Any upperclassmen you speak to most likely has their own exciting, embarrassing, or heartbreaking story about their aquaponics endeavors. One former student and dear friend of mine Chase Michaelsen (I love you <3) even had his project sabotaged by an unknown and sinister force (you can read of this fateful attack in the Talon article “The Unsolved Genocide of Magnet”). Current Senior Andrew Zimlich was foolish enough to allow his fish tank to empty out onto the floor of Ms. Desbrow’s classroom, leaving his fish to suffocate and die wondering where their father Andrew was and whether he was going to save them or not. He did not.

I’m a terrible father”

— Damon Wegner

Daniel Murphey, a current Junior and all around stand up guy, had perhaps the most exciting story of them all. He came into class one day to find that his fish had infact begun mating and had laid hundreds of eggs. Big Dan was going to be a grandfather. However, it turned out that the “eggs” were actually empty JUUL pods which had found their way into the tank right under Dan’s nose. Interesting.

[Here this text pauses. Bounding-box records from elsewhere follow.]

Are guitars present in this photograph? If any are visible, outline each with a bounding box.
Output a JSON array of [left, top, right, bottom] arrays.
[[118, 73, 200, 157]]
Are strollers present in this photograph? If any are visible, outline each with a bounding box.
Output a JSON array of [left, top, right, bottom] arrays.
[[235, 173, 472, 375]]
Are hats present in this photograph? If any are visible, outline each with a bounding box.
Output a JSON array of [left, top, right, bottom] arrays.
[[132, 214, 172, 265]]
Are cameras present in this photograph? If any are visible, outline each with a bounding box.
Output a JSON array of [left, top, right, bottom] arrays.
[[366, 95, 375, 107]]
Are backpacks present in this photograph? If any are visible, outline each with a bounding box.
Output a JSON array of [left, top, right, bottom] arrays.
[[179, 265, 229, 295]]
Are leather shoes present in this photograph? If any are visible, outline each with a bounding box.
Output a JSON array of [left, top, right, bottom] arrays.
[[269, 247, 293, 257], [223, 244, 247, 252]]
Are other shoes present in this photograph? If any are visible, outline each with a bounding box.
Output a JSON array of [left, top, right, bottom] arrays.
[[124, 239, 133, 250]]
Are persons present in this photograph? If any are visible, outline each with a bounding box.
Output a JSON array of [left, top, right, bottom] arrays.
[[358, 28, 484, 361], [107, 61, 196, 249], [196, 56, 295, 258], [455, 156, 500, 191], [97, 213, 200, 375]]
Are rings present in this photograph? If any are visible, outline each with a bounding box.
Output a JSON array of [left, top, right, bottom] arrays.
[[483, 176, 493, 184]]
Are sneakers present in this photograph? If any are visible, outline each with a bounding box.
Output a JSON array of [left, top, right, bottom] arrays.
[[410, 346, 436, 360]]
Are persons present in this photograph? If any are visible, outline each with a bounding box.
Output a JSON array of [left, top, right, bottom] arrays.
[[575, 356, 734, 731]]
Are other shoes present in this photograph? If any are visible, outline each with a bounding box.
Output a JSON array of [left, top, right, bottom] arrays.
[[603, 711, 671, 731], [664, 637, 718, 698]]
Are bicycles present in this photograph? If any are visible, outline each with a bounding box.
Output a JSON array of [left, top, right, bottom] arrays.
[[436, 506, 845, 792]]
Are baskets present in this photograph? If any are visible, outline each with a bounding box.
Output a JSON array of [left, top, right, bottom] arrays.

All of this boils down the simple fact that Aquaponics teaches us students a valuable and heavy message at a young age: Coping with death. Whether it be the death of your beloved fish or maybe even the death of a foreign government leader this project forces you to deal with losing a loved one. For freshman Damon Wegner this lesson came all too soon. Damon has already lost one of his fish. Though not confirmed I believe its name was Gavin. This loss rocked Damon to his core, with his only response being to “cry and swear to never love anything ever again”. Such an emotional guy.

For the freshman class I leave my advice and my wisdom: Always keep spare fish on hand and try to cover up any deaths in your tank. If no one else sees the body then they can’t prove it ever died. Best of luck young folk.